**WHAT YOU NEED TO DO:** Copy the material below word for word, starting at the line that contains "this 540×810 image." and ending after the line that contains "rusty stain on wall [737, 195, 893, 823]". Omit the pictures from your copy.
* BEGIN *
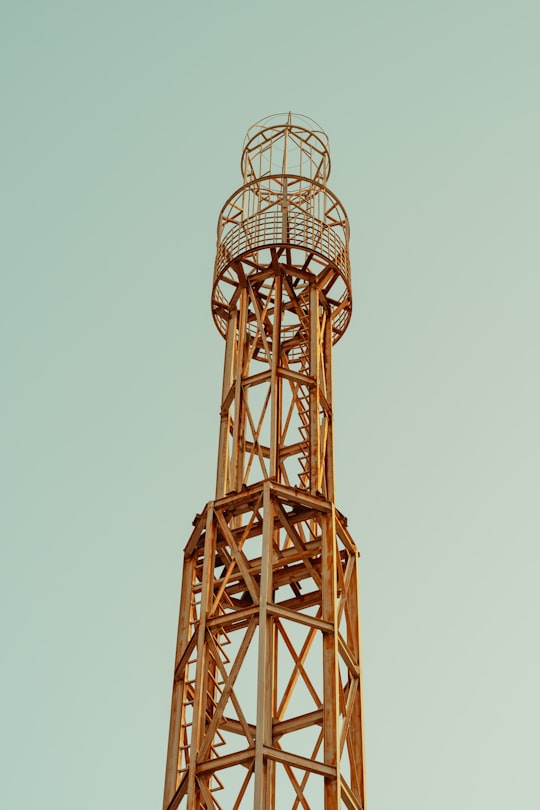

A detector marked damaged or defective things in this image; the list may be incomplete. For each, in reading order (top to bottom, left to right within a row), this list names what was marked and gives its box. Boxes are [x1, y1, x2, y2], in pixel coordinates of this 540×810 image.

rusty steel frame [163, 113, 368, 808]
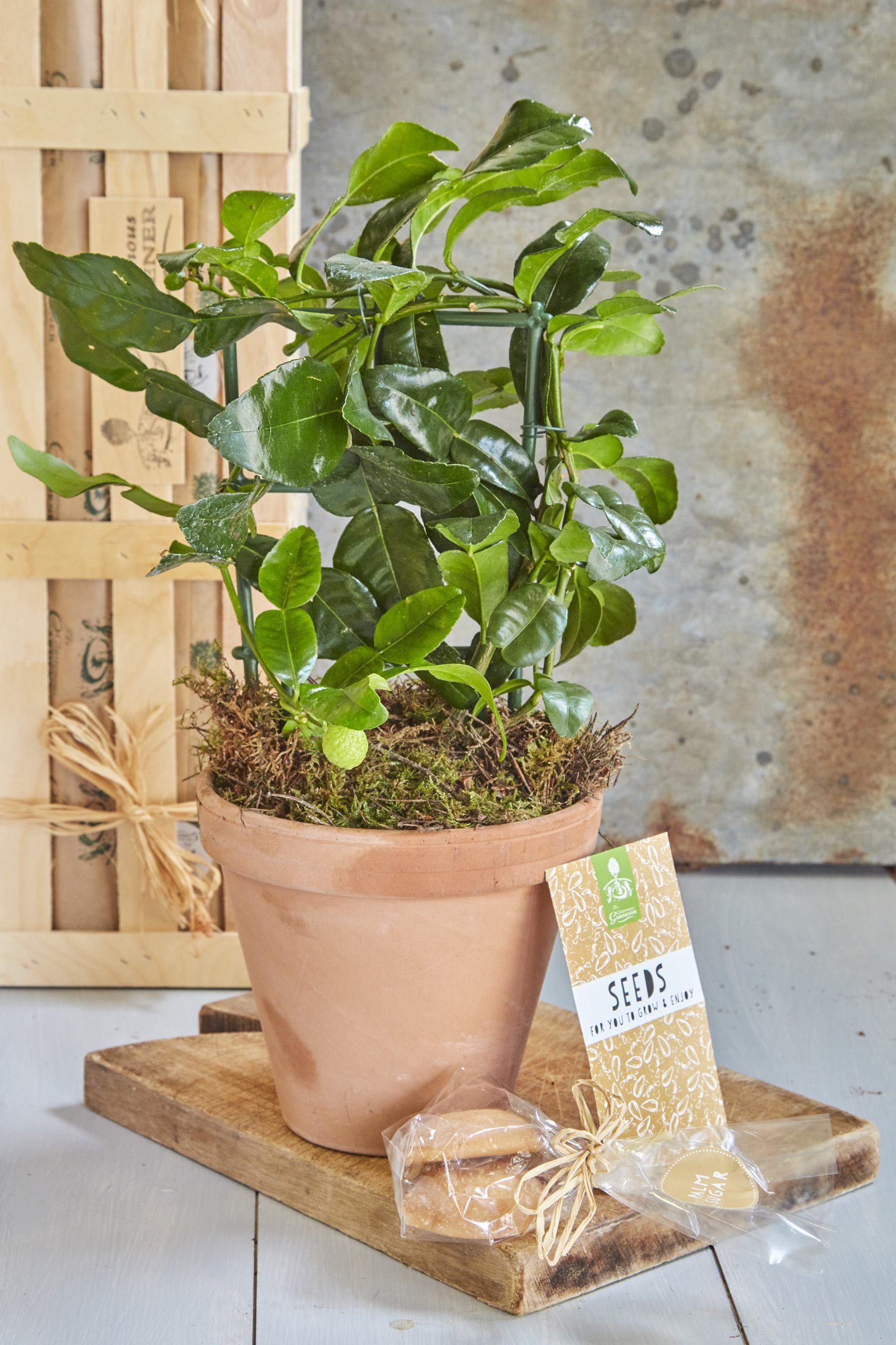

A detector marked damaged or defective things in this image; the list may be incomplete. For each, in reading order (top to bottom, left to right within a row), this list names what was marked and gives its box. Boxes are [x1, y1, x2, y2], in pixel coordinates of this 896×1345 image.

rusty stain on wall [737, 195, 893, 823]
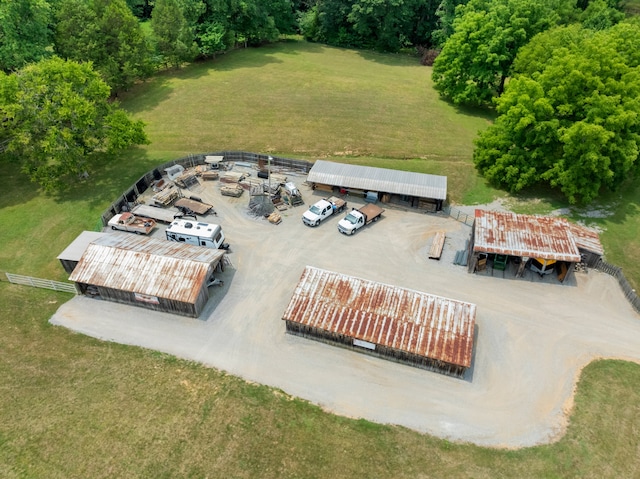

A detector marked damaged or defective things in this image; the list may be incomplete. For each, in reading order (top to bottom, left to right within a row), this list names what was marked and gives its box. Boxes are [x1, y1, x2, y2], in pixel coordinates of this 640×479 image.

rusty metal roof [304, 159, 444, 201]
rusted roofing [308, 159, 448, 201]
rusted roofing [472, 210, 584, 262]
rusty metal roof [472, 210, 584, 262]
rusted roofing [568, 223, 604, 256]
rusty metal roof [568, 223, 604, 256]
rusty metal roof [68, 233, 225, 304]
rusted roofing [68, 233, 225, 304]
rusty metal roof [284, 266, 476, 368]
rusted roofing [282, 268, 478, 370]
* END *
* BEGIN *
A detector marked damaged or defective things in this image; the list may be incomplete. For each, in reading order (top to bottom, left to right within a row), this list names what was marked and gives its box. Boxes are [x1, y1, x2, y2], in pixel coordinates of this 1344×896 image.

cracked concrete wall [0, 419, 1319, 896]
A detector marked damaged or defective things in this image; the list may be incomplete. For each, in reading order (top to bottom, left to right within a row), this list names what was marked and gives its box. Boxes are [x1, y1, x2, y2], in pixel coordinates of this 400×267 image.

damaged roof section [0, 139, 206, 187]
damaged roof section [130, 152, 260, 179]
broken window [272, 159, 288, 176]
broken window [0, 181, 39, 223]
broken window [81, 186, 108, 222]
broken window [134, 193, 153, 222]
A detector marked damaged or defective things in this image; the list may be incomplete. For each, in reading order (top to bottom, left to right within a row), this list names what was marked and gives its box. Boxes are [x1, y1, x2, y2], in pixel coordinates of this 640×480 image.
* END *
* BEGIN *
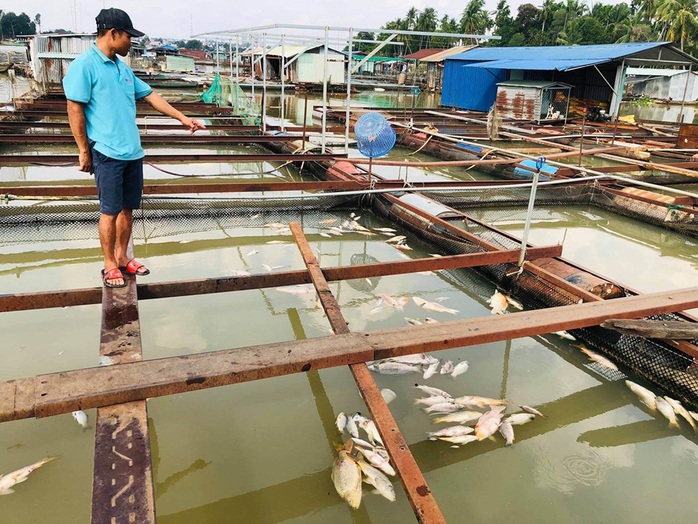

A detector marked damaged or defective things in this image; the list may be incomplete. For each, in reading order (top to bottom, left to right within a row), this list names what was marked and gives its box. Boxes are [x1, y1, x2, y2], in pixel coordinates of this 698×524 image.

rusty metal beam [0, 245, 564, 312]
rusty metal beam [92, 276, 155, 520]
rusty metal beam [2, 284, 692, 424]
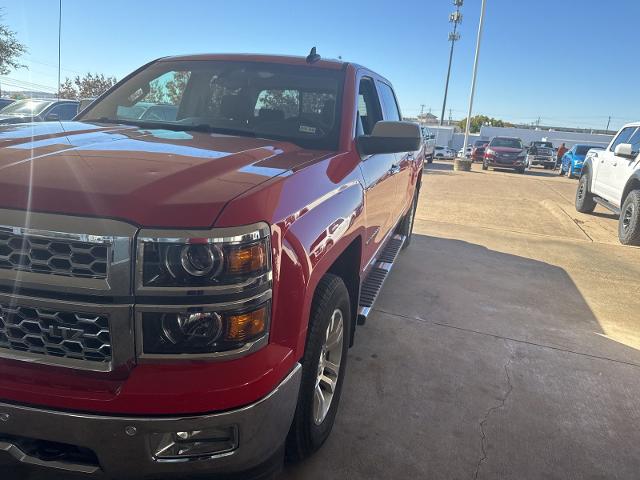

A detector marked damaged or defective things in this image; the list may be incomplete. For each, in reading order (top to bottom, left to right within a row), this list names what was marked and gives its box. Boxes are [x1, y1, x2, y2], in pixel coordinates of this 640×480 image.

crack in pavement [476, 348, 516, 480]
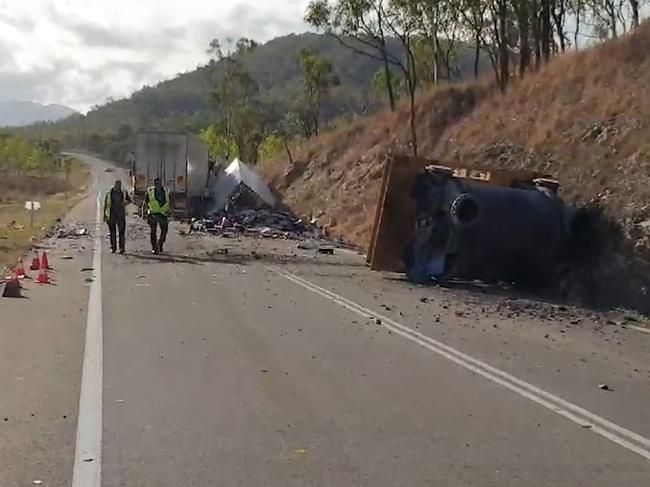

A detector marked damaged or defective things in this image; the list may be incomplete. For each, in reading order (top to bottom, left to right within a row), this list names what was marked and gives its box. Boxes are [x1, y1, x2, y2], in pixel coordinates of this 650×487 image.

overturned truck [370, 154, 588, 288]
* END *
**RESULT FOR THIS EXERCISE:**
A detector marked damaged or defective things in this image; the list may be incomplete. For each, in reading order (top to bottom, left to right within a row), this list names what was marked and gives its box. Boxes are [x1, y1, x2, y2], in pixel coordinates of this 540×810 image.

rusty steel frame [163, 113, 368, 808]

A detector marked damaged or defective things in this image; the list may be incomplete. For each, in reading order (top to bottom, left to right within a row), this list names what was marked and gives its box. Boxes are [x1, y1, x2, y2], in pixel coordinates of this 896×1345 image.

rusty stain on wall [737, 195, 893, 823]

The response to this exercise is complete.